Scene question records
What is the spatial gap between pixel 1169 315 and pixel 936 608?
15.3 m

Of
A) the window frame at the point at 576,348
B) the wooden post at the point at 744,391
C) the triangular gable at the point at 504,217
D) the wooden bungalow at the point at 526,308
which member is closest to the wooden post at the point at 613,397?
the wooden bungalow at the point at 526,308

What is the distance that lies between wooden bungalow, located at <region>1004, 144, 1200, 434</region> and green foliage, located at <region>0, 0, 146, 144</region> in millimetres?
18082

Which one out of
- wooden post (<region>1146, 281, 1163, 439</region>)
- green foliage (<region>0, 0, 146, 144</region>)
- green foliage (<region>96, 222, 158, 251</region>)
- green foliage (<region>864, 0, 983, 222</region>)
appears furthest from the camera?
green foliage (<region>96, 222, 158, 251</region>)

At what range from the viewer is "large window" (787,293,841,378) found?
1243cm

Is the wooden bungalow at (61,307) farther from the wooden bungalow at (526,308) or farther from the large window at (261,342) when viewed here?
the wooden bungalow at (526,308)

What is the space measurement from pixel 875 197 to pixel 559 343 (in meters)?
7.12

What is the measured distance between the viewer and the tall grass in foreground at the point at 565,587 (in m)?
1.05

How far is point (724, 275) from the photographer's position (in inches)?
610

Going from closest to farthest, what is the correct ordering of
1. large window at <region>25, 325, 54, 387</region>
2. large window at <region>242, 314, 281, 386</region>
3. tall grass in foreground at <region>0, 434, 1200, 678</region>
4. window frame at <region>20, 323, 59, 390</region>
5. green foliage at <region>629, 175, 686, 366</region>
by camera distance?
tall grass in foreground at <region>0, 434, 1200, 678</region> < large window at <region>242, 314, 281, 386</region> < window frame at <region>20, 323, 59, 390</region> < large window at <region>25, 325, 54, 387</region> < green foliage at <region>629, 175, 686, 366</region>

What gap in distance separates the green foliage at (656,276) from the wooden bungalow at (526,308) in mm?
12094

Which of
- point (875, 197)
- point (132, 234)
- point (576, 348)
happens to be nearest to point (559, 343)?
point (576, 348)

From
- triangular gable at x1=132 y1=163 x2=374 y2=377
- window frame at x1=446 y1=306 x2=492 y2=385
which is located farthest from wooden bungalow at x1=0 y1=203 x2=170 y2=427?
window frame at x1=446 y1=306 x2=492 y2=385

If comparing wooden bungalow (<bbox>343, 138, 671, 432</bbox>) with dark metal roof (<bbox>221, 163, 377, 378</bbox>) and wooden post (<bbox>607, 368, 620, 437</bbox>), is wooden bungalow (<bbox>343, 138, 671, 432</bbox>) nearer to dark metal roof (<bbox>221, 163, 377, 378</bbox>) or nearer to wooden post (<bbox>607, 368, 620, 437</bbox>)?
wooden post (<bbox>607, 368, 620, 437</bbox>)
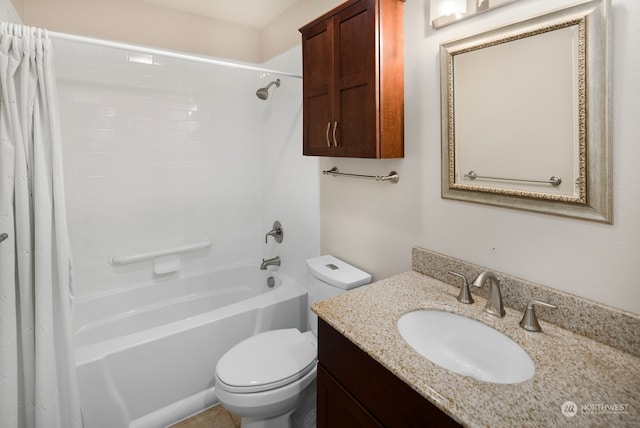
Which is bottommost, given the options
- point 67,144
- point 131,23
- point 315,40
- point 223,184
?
point 223,184

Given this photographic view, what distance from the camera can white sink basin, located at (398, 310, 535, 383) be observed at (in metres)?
0.96

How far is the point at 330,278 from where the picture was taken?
1.61m

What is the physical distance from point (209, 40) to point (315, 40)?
1310 mm

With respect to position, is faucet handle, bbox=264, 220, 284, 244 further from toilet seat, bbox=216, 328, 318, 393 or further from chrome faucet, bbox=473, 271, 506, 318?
chrome faucet, bbox=473, 271, 506, 318

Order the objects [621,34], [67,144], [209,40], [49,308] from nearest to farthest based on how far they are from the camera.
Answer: [621,34], [49,308], [67,144], [209,40]

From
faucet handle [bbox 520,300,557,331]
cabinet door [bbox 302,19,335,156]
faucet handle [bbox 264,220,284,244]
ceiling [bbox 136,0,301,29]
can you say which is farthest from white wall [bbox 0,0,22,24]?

SHORT TASK
Set down every entry word for word, but omit the pictures.

RIGHT ANSWER
What is the spatial gap between pixel 1169 315 and pixel 936 608?
15.3 m

Of
A) the window frame at the point at 576,348
B) the wooden post at the point at 744,391
C) the triangular gable at the point at 504,217
D) the wooden bungalow at the point at 526,308
which member is closest to the wooden post at the point at 613,397?
the wooden bungalow at the point at 526,308

What is the distance that lies between wooden bungalow, located at <region>1004, 144, 1200, 434</region> and green foliage, located at <region>0, 0, 146, 144</region> in millimetres?
18082

Which one out of
- wooden post (<region>1146, 281, 1163, 439</region>)
- green foliage (<region>0, 0, 146, 144</region>)
- green foliage (<region>96, 222, 158, 251</region>)
- green foliage (<region>864, 0, 983, 222</region>)
appears furthest from the camera?
green foliage (<region>96, 222, 158, 251</region>)

At what range from the viewer is "large window" (787,293,841,378) found?
1243cm

Is the wooden bungalow at (61,307) farther from the wooden bungalow at (526,308) or farther from the large window at (261,342) when viewed here?
the wooden bungalow at (526,308)

What is the space measurement from pixel 875 197 to pixel 559 343 (in meters)?
7.12

What is the measured distance between the viewer and the tall grass in foreground at the point at 565,587 (in m)?
1.05

How far is point (724, 275) from the photographer's position (in inches)?
610

Going from closest to farthest, what is the correct ordering of
1. large window at <region>25, 325, 54, 387</region>
2. large window at <region>242, 314, 281, 386</region>
3. tall grass in foreground at <region>0, 434, 1200, 678</region>
4. window frame at <region>20, 323, 59, 390</region>
5. green foliage at <region>629, 175, 686, 366</region>
by camera distance?
tall grass in foreground at <region>0, 434, 1200, 678</region> < large window at <region>242, 314, 281, 386</region> < window frame at <region>20, 323, 59, 390</region> < large window at <region>25, 325, 54, 387</region> < green foliage at <region>629, 175, 686, 366</region>

What gap in distance separates the green foliage at (656,276) from the wooden bungalow at (526,308) in mm?
12094

Which of
- point (875, 197)
- point (132, 234)
- point (576, 348)
happens to be nearest to point (559, 343)?
point (576, 348)

From
- triangular gable at x1=132 y1=163 x2=374 y2=377
- window frame at x1=446 y1=306 x2=492 y2=385
which is located farthest from wooden bungalow at x1=0 y1=203 x2=170 y2=427?
window frame at x1=446 y1=306 x2=492 y2=385

If comparing wooden bungalow (<bbox>343, 138, 671, 432</bbox>) with dark metal roof (<bbox>221, 163, 377, 378</bbox>) and wooden post (<bbox>607, 368, 620, 437</bbox>), is wooden bungalow (<bbox>343, 138, 671, 432</bbox>) nearer to dark metal roof (<bbox>221, 163, 377, 378</bbox>) or nearer to wooden post (<bbox>607, 368, 620, 437</bbox>)?
wooden post (<bbox>607, 368, 620, 437</bbox>)
Which is bottommost, given the options
- point 67,144
- point 131,23
- point 315,40
- point 223,184
?
point 223,184

Given this photographic view, what distance from the camera can white sink basin, located at (398, 310, 535, 383) be observed at (in metres)?
0.96

How far is the point at 330,278 from where the picture was taken?
1.61m

What is the physical distance from point (209, 40) to point (315, 40)?
1310 mm

With respect to position, is faucet handle, bbox=264, 220, 284, 244 further from toilet seat, bbox=216, 328, 318, 393 or further from chrome faucet, bbox=473, 271, 506, 318?
chrome faucet, bbox=473, 271, 506, 318

Order the objects [621,34], [67,144], [209,40], [49,308] from nearest to farthest based on how far they are from the camera.
Answer: [621,34], [49,308], [67,144], [209,40]

From
faucet handle [bbox 520,300,557,331]
cabinet door [bbox 302,19,335,156]
faucet handle [bbox 264,220,284,244]
ceiling [bbox 136,0,301,29]
can you say which is farthest from white wall [bbox 0,0,22,24]?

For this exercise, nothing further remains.